Thursday, July 24, 2008

Merger of XM and Sirius Appears Close to Approval

The Federal Communications Commission was on the verge of approving a merger between XM and Sirius on Wednesday night, a move that would end a nearly 18-month government review of a deal that would essentially create a monopoly in satellite radio.


Chip Somodevilla/Getty Images

Mel Karmazin, the chief executive of Sirius, was the force behind a deal with XM and would run the combined company.

Deborah Taylor Tate, a Republican member of the F.C.C., appeared ready on Wednesday to vote in favor of the deal, which would break a deadlock along party lines among the other four commissioners. She would join Kevin J. Martin, the chairman, in supporting the merger, with certain conditions. Mr. Martin, a Republican, had publicly said that he was in favor of it.

On Wednesday, Jonathan S. Adelstein, a Democratic F.C.C. commissioner, voted against the merger, arguing that it was not in the public interest to let the only two companies in a particular business combine. Both XM and Sirius operate satellites that beam radio signals to subscribers, who must pay for the service; each offers a menu of stations with a much broader geographic reach than terrestrial radio.

In March, the Justice Department, which reviews deals on antitrust grounds, approved the proposed $5 billion merger. Agency officials said they did not view the deal as creating a monopoly because of the many alternatives in audio programming, like iPods and HD Radio.

The combination of Sirius and XM would create one satellite radio company with about 17 million subscribers and programming that would run the gamut from Howard Stern to Oprah Winfrey, Major League Baseball to Martha Stewart.

Although the F.C.C. made no announcement on Wednesday, Mr. Adelstein’s public comments suggested that the commission was close to approval.

“I was hoping to forge a bipartisan solution that would offer consumers more diversity in programming, better price protection, greater choices among innovative devices and real competition with digital radio,” he said in a statement. “Instead, it appears they’re going to get a monopoly with window dressing.”

Patrick Reilly, a spokesman for Sirius, did not return a call seeking comment.
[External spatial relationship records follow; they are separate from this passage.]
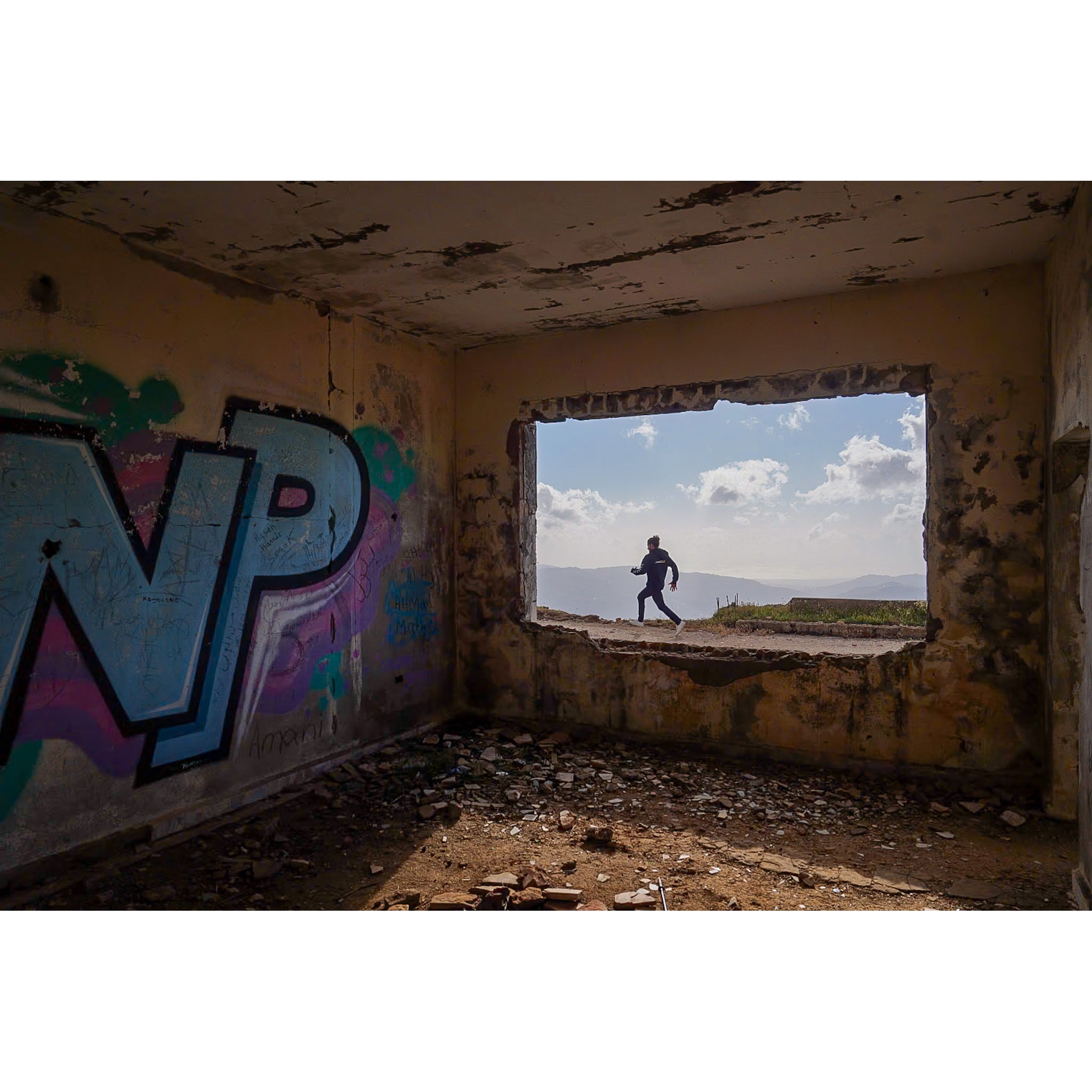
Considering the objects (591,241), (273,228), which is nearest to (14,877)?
(273,228)

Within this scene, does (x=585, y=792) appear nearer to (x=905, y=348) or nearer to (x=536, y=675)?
(x=536, y=675)

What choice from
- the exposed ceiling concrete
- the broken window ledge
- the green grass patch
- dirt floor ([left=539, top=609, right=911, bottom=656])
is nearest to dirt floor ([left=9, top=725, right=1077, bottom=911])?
the broken window ledge

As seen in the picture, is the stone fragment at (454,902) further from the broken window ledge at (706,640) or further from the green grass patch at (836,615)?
the green grass patch at (836,615)

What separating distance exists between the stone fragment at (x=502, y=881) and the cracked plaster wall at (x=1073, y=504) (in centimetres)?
196

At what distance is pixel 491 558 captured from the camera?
5277 mm

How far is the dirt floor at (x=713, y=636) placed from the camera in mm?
8188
Nathaniel Brown, the spokesman for XM, declined to comment. A spokesman at the F.C.C. declined to comment, and Ms. Tate did not immediately return a call for comment.

While no formal announcement was made, many saw the deal as a fait accompli.

“As expected, the Federal Communications vote on the XM-Sirius deal is going to be a 3-2 vote, with Republican Commissioner Deborah Tate casting the decisive vote, most probably, in our view, in favor of the transaction,” wrote Blair Levin, an analyst at Stifel Nicolaus and a former chief of staff at the F.C.C., in a research note on Wednesday.

With the final go-ahead from the government, the deal could close within days, giving a significant victory to Mel Karmazin, the chief executive of Sirius and the person who would run the combined company. A longtime media and entertainment executive — he previously ran CBS and was president of Viacom — Mr. Karmazin was the chief architect of the merger with XM.

Among the conditions that both companies had already accepted were à la carte programming that would give consumers flexibility in which channels they pay for, the permission for any electronics company to develop devices that would receive the service and a price freeze for three years.

Shares in both companies rose on Wednesday in anticipation of approval. XM rose 94 cents, or 10.3 percent, to close at $10.04. Sirius closed at $2.68, up 30 cents, or 12.6 percent.